Task requirements ▸
What should you transcribe? Every line from the top of the records below through the line with "Instrucciones de manejo", exactly, and no pictures.

Image-text web data:
↓↓↓

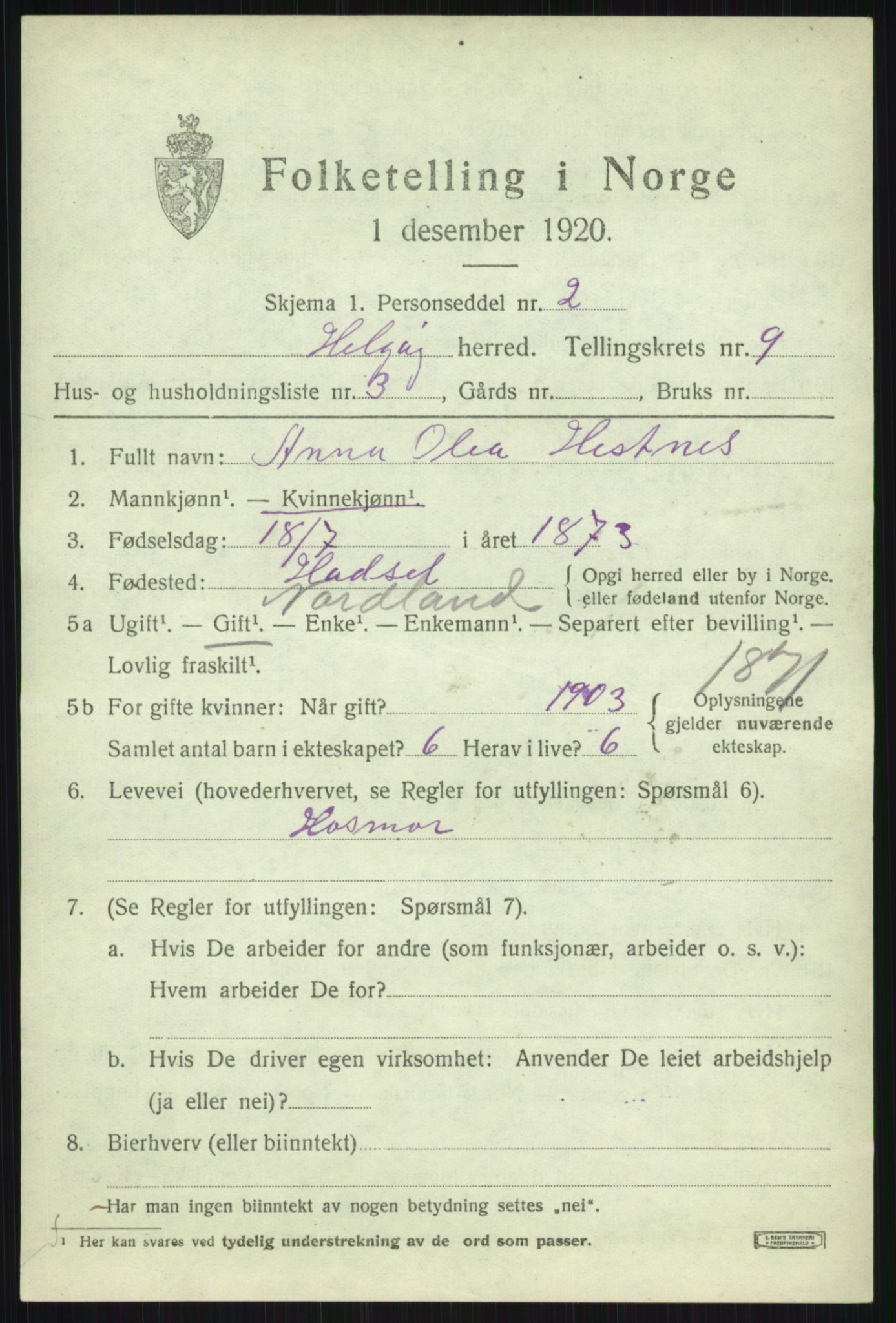 SATØ, 1920 census for Helgøy, 1920, p. 3239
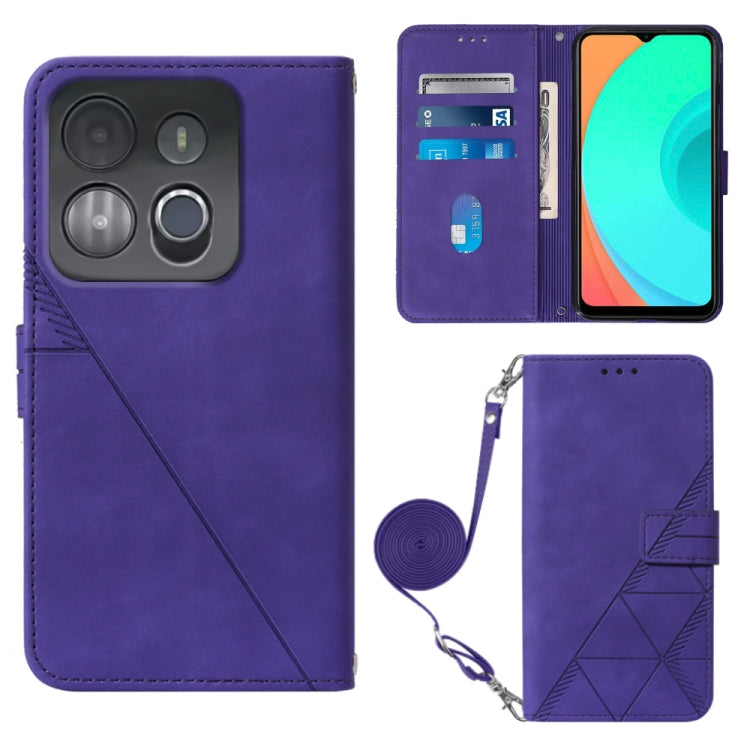 Crossbody 3D Embossed Flip Leather Phone Case, For Infinix Smart 7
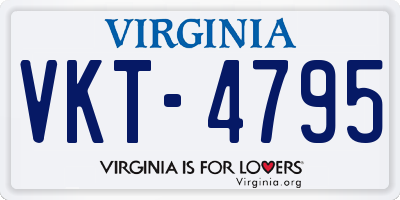 VA license plate VKT4795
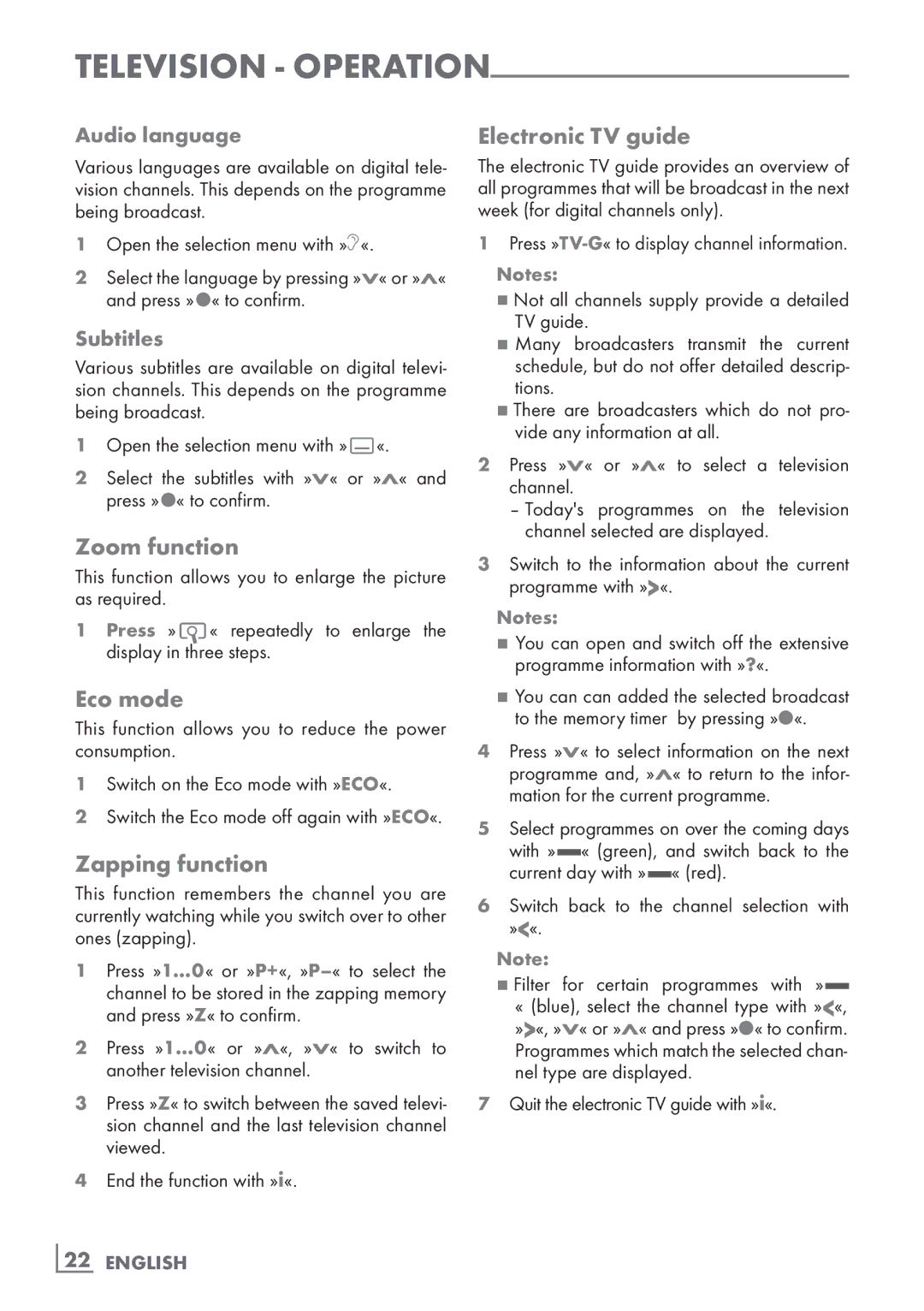 Grundig 32 VLE 7131 BF manual Zoom function, Eco mode, Zapping function, Electronic TV guide 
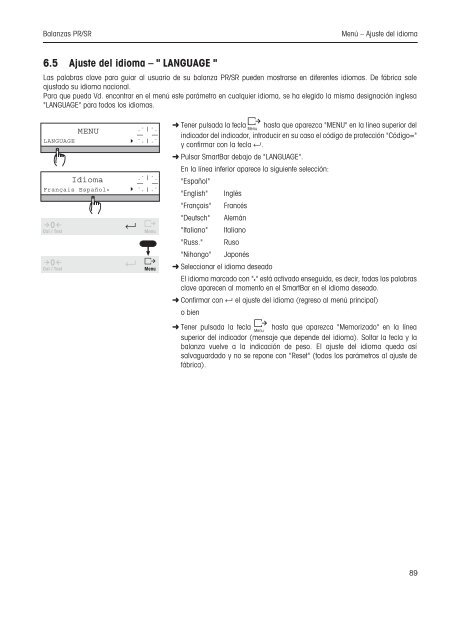 Instrucciones de manejo Balanzas PR/SR - METTLER TOLEDO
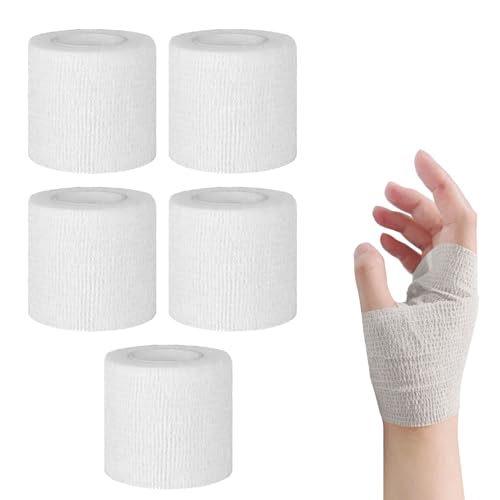 Selbstklebender Verband, Elastische Binde, Selbsthaftend Kohäsive Bandage, Selbsthaftende Fixierbinde, Atmungsaktives Sporttape, für Finger, Handgelenk, Füße, 5cm x 4,5m, Weiß, 5 Rollen von Mikiuly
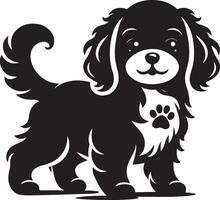 Charming Silhouette of a Puppy for Kids' Coloring Pages vector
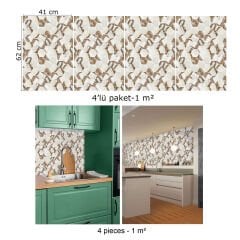 Tink Kahverengi Petek Mermer Desenli Panel Pvc 41X62 cm 1 m² (4 Adet)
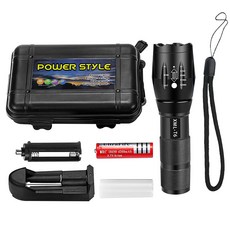 T6手電筒 強光手電筒 led手電筒 防水手電筒 伸縮變焦 登山 露營 照明燈具 充電手電筒, T6強光手電筒【黑色高配版】, 1個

↑↑↑

Exercise response ▸
 SATØ, 1920 census for Helgøy, 1920, p. 3239
 Crossbody 3D Embossed Flip Leather Phone Case, For Infinix Smart 7
 VA license plate VKT4795
 Grundig 32 VLE 7131 BF manual Zoom function, Eco mode, Zapping function, Electronic TV guide 
 Instrucciones de manejo Balanzas PR/SR - METTLER TOLEDO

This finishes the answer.